ProviderPulse

The Origin of Lower Back Pain (Part II)

From Pinnacol's Medical Director

May 2011

The previous “Comments from Pinnacol’s Medical Director” discussed the problem of understanding the vagaries of lower back pain (LBP), and offered differing opinions about LBP from a variety of experts. This column will discuss LBP intervention therapies.

lowerback

Despite the LBP issues mentioned previously, interventions have become commonplace based on the “pain generator.”

Dr. Gene Carragee of Stanford University evaluated discography and found positive discography was not highly predictive in identifying bona fide isolated intradiscal lesions primarily causing chronic serious LBP illness.8

Dr. Roger Chou, et al., discussed nonsurgical interventional therapies for LBP: and reviewed the evidence for the American Pain Society to develop clinical practice guidelines. The report in Spine (2009) reflected, “Few nonsurgical interventional therapies for low back pain have been shown to be effective in randomized, placebo-controlled trials.”9

Varying perceptions of and treatment for LBP

Our experience tells us that our patients vary in their perception of pain.

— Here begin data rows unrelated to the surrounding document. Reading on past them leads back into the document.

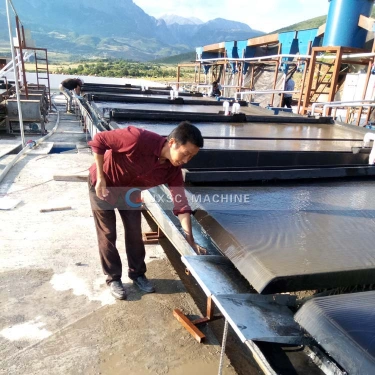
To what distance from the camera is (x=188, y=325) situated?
89.0 inches

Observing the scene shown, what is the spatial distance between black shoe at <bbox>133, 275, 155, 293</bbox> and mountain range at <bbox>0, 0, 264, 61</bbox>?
4530 inches

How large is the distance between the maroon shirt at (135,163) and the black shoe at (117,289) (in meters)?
0.69

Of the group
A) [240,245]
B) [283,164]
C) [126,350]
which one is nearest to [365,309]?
[240,245]

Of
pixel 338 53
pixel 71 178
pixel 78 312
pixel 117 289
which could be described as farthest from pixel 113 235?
pixel 338 53

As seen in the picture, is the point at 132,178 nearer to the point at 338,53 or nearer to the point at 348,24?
the point at 338,53

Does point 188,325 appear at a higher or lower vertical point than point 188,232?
lower

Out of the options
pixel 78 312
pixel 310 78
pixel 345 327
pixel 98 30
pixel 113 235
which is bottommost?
pixel 78 312

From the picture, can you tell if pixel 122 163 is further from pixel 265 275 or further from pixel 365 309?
pixel 365 309

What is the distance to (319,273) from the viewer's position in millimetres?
1389

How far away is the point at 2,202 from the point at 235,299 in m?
3.62

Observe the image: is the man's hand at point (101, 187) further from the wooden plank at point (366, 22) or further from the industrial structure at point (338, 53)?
the wooden plank at point (366, 22)

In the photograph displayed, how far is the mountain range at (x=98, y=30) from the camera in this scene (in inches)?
4587

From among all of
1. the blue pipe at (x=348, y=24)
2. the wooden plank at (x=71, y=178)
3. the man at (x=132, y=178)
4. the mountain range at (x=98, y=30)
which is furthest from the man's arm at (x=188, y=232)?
the mountain range at (x=98, y=30)

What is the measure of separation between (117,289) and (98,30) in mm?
182810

Lloyd reported “successful adjustment to chronic LBP is associated with a patient’s ability to effectively engage a sensory modulation system. In patients in whom such activation does not occur, subjective lack of control may predispose to altered affective and behavioral responses with poor adjustment to pain. Pain experience may be further modified by reorganization of somatosensory cortex, contributing to maintenance of the chronic pain state.”10

The brain appears to be remapping circuitry based on chronic pain. The patient visit presented with a complaint of LBP that may alter the somatosensory cortex.

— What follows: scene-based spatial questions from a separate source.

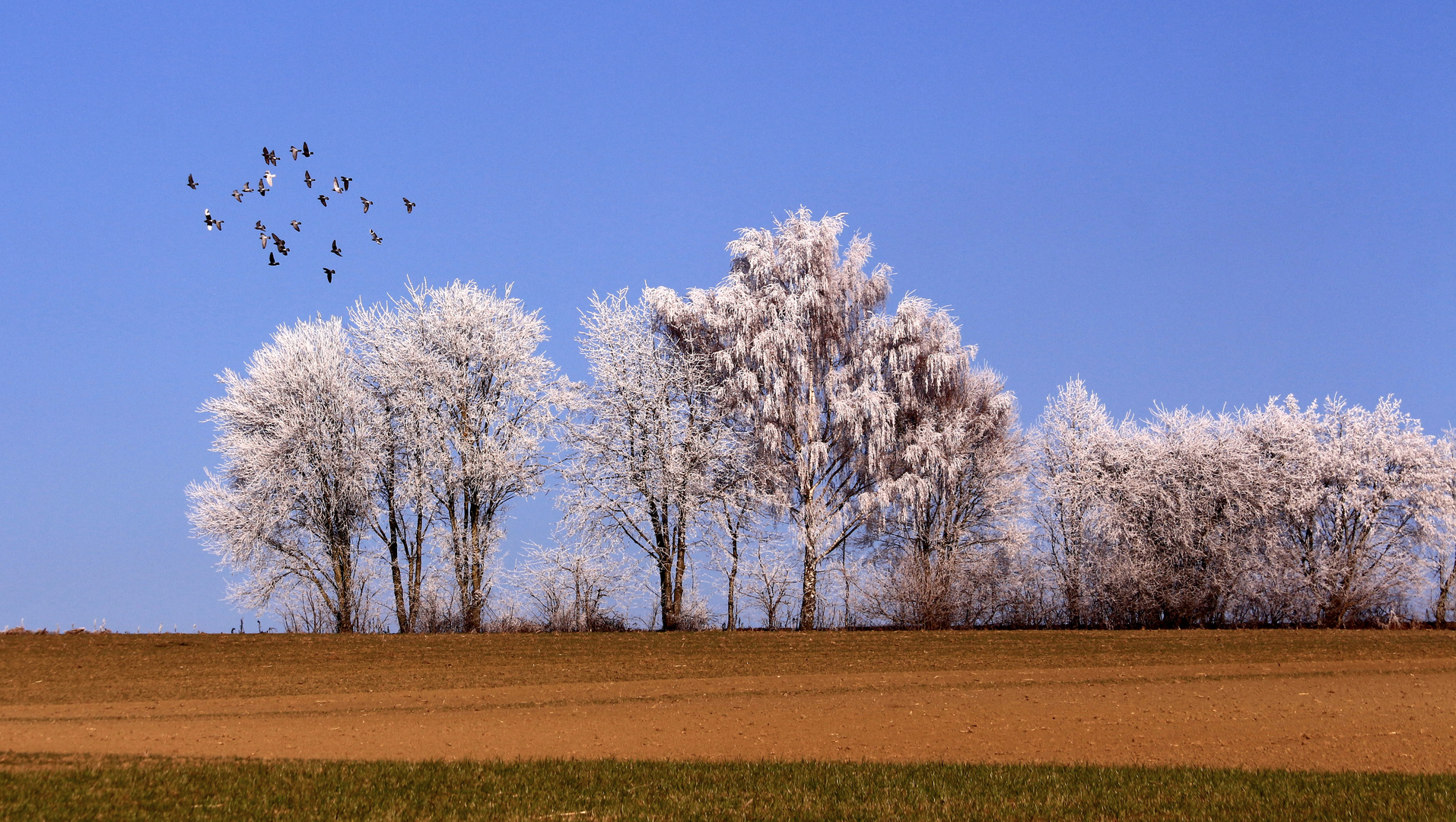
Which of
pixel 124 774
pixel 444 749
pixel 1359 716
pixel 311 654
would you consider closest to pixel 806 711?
pixel 444 749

An Israeli study in 2009 showed symptom resolution for a new LBP complaint was significantly higher in patients who decided on the general practitioner, even when controlling for severity of illness and degree of disturbance to everyday functioning. Health status after one month showed that patients who chose the general practitioner were more likely to have their problem solved (36 vs. 17%, P < 0.05).11

Lambeek, et.al. assessed the efficacy of an integrated care program for LBP against that of a more conventional care program, as a means of helping patients with this condition return to work. In the study, one group received integrated care from a team made up of a clinical occupational physician, a physical therapist, an occupational therapist, and a medical specialist. Another group received the usual type of care for chronic back pain, administered by a medical specialist, general practitioner, occupational physician, and/or allied health care professionals.

Members of the integrated care group achieved a full, sustainable return to work in a median period of 88 days, while the same was accomplished in the conventional care group after a median 208 days. By the 12-month follow-up, the integrated care group had experienced significantly greater improvement in functional status than had the conventional care patients. However, the investigators found no significant difference in pain reduction between the two groups at 12 months.12

Thus, though the pain reduction remained similar, the adaptation was more successful in the multidisciplinary group. “Though the patient may have the same pain, they don’t feel the same way about it. The pain doesn’t impact functioning the way it used to. It doesn’t make me feel disabled.”3

Finding the “pain generator” for the lumbar spine requires careful and broad assessment, using all the tools necessary to define the issue.

The issue remains complex. Interventions and surgery wisely used result in good outcomes.

The question remains: Have we identified the “pain generator?”

3 The Back Letter. Vol 26, No. 2, February 2011
8 A Gold Standard Evaluation of the “Discogenic Pain” Diagnosis as Determined by Provocative Discography. Carragee, E., et al. Spine: 15 August 2006 - Volume 31 - Issue 18 - pp 2115-2123
9 Nonsurgical Interventional Therapies for Low Back Pain: A Review of the Evidence for an American Pain Society Clinical Practice Guideline Chou, R., et al. Spine: 1 May 2009 - Volume 34 - Issue 10 - pp 1078-1093
10 Differences in Low Back Pain Behavior Are Reflected in the Cerebral Response to Tactile Stimulation of the Lower Back. Lloyd, D., et al., Spine: 20 May 2008 - Volume 33 - Issue 12 - pp 1372-1377
11 Neville, A., et al., Acute Low Back Pain: Is Gatekeeping Second Best. Isr Med Assoc J. Nov 2009; 11(11):647-51
12 Lambeek, L., et al., Randomised controlled trial of integrated care to reduce disability from chronic low back pain in working and private life. BMJ. Mar 16 2010;340:c1035.